Earlier this month, Doug Laney, vice president and distinguished analyst at Gartner, discussed how CDOs can be successful in the midst of developing best practices, high expectations, and demands by their organisations in an informative Q & A session.

Q: How do CDOs gain the authority they need to succeed in their role?

A: The role of the CDO is relatively new and evolving quickly. CDOs are the head custodians and chief stewards of an organisation’s information assets. Organisations have a growing stake in aggregating information and using it to make better decisions. CDOs are tasked with using information to automate business processes, understand customers, develop better relationships with partners, and ultimately sell more products and services faster.

By 2020, 50% of leading organisations will have a CDO with similar levels of strategy influence and authority as their CIO.

By 2020, 50% of leading organisations will have a CDO with similar levels of strategy influence and authority as their CIO. CDOs can establish a leadership role by aligning their priorities with those of their organisation. To a great extent, the role is about change management. CDOs first need to define their role and manage expectations by considering available resources.

CDOs will gain authority when they successfully verify that their organisation can own and control its data, and that it has probably future economic benefits. Gartner recommends that CDOs apply the principles for identifying traditional assets (e.g., physical and financial assets) to data in order to lead their organisations in recognising data as a legitimate, valuable asset.

Q: How do CDOs obtain the budget and resources they need to be successful?

A: It has proven difficult for CDOs to get anything other than moderate budgets and limited resources when they report into an existing business unit like IT. Moreover, with only a handful of personnel in the Office of the CDO, the group must operate virtually, tagging onto, and inserting themselves into, existing projects and initiatives throughout the organisation. This, of course, is suboptimal.

We recommend that organisations serious about improving the realised value of their information assets bifurcate their IT department into separate “I” and “T” departments, the former led by a CDO. Budgets and resources can rise to sufficient levels when information is treated as a real enterprise asset, and the CDO is an actual chief who assumes responsibility for all information management (and sometimes analytics, too).

80% of successful CDOs will have value creation or revenue generation as their Number 1 priority through 2021.

Q: Why do CDOs need to monetise their information assets?

A: Monetising information is part of a growing demand for infonomics, or giving economic significance to information. In fact, we estimate that 80% of successful CDOs will have value creation or revenue generation as their Number 1 priority through 2021, up from less than 50% in 2016. Infonomics provides the framework businesses need to monetise, manage, and measure information as a real asset, thereby improving its benefits to the organisation.

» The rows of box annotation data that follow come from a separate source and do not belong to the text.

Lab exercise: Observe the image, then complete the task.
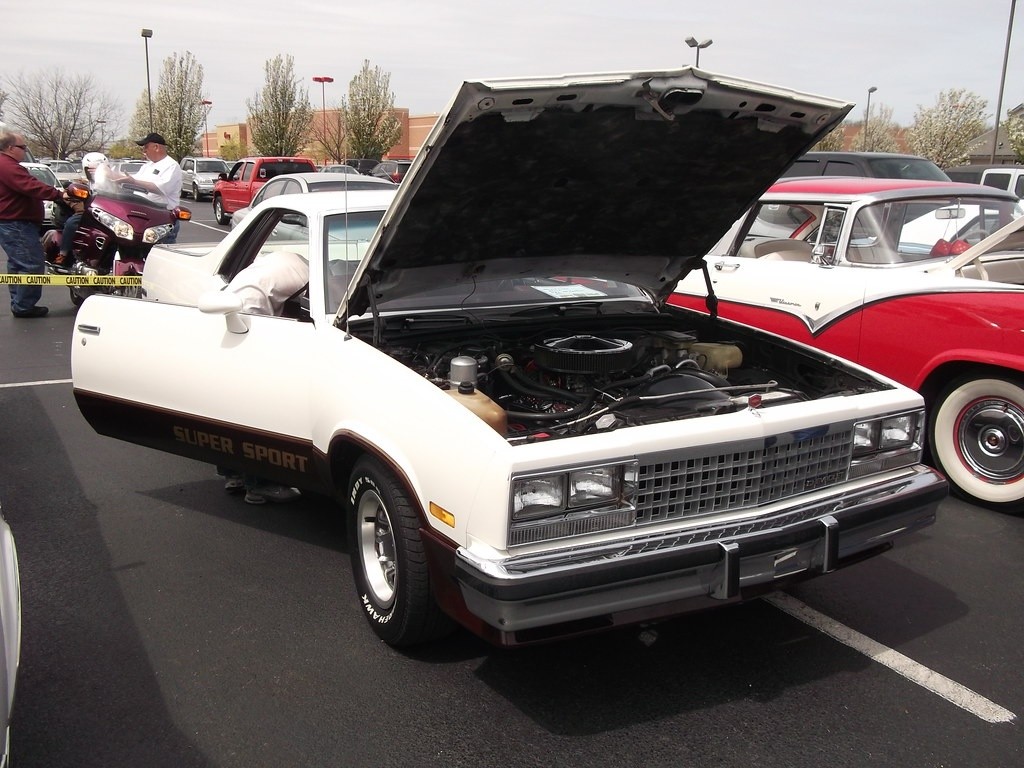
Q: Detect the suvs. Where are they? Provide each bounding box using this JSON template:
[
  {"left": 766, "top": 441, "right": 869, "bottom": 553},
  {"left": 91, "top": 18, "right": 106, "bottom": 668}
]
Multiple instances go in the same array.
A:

Monetising information takes many forms, such as enabling improved business performance and relationships, and enhanced expense and risk management. It can also take the form of bartering with information in return for goods and services, creating supplemental revenue streams, and digitising existing products and services. Ultimately, monetising information should involve innovating with it in transformative ways to gain a competitive advantage.